Task prompt: Of all the lines in the entries below, give again exactly those starting at the line containing "Men make ice" and ending at the line containing "poster of worker", both ends included, and no others.

Input data:
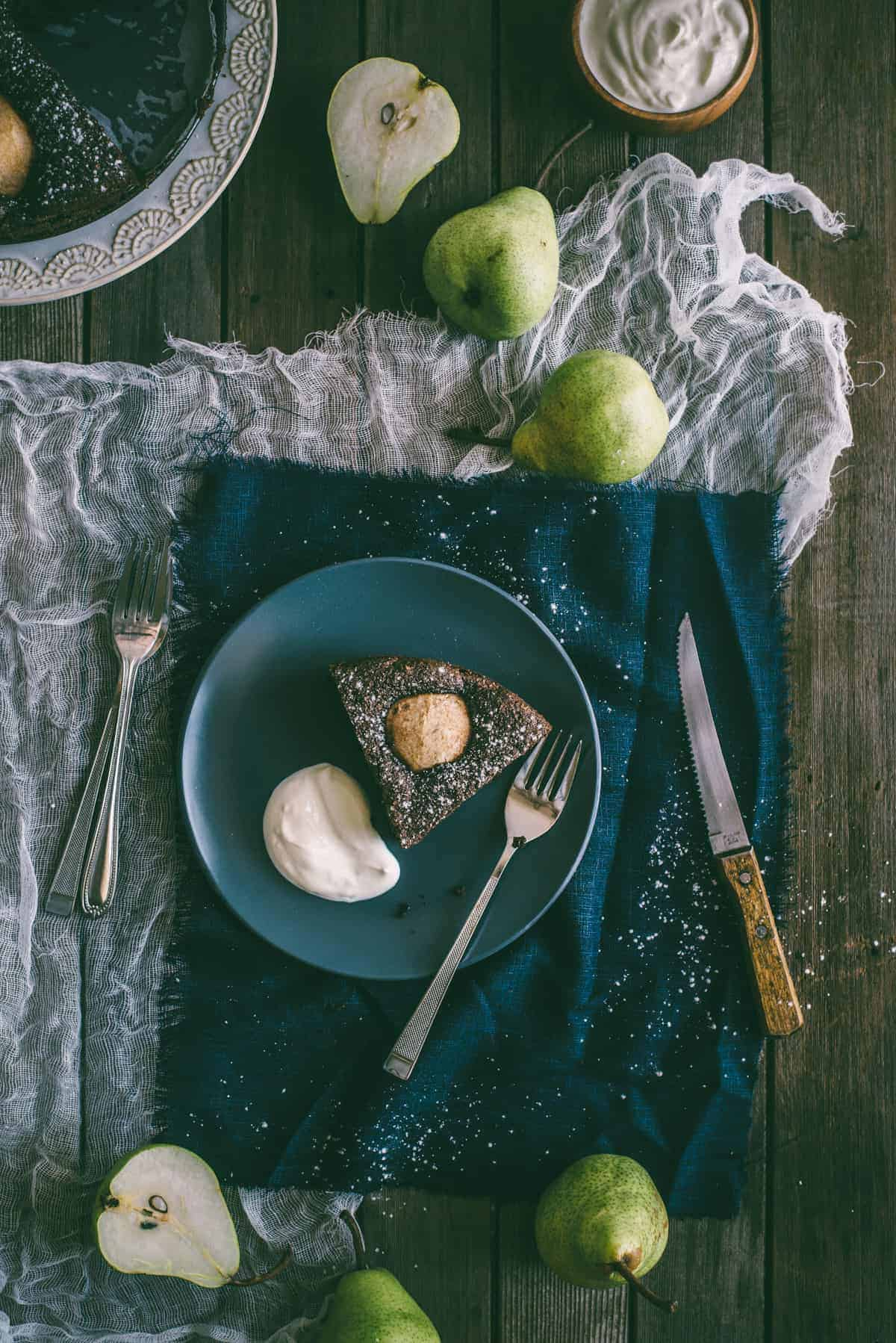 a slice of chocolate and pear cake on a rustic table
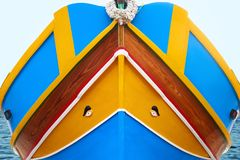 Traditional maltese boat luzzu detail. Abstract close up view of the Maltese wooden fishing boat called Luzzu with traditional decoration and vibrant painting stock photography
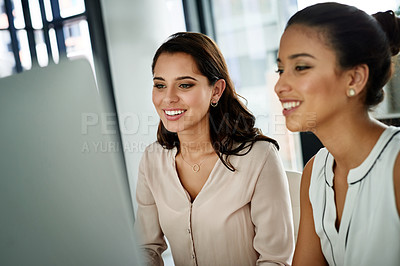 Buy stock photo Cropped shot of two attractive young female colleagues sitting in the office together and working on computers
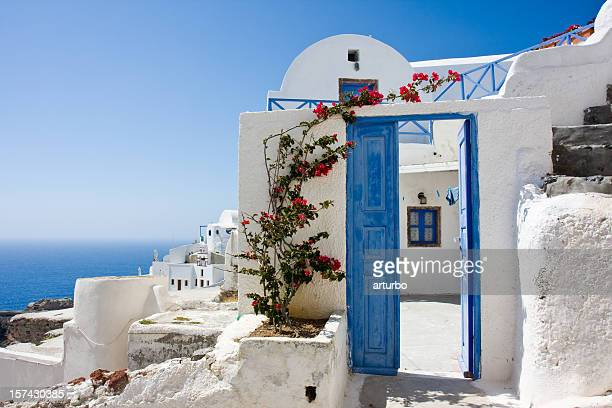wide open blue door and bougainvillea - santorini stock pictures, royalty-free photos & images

* * *

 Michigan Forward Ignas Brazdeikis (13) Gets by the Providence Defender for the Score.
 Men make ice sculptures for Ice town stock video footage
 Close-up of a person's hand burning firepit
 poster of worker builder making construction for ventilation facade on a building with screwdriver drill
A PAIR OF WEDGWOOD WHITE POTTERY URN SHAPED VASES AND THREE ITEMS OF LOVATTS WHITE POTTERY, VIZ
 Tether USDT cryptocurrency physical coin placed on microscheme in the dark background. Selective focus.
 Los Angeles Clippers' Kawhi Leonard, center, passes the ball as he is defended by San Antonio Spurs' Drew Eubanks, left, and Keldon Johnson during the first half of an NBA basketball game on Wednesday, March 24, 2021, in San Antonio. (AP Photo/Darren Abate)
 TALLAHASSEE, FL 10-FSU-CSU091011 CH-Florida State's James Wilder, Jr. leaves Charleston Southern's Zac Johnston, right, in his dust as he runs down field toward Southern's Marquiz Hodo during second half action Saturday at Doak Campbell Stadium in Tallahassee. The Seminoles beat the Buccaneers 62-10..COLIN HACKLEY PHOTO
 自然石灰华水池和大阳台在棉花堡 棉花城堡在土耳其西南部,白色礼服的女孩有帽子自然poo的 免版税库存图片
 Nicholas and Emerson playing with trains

Result for this task:
 Men make ice sculptures for Ice town stock video footage
 Close-up of a person's hand burning firepit
 poster of worker builder making construction for ventilation facade on a building with screwdriver drill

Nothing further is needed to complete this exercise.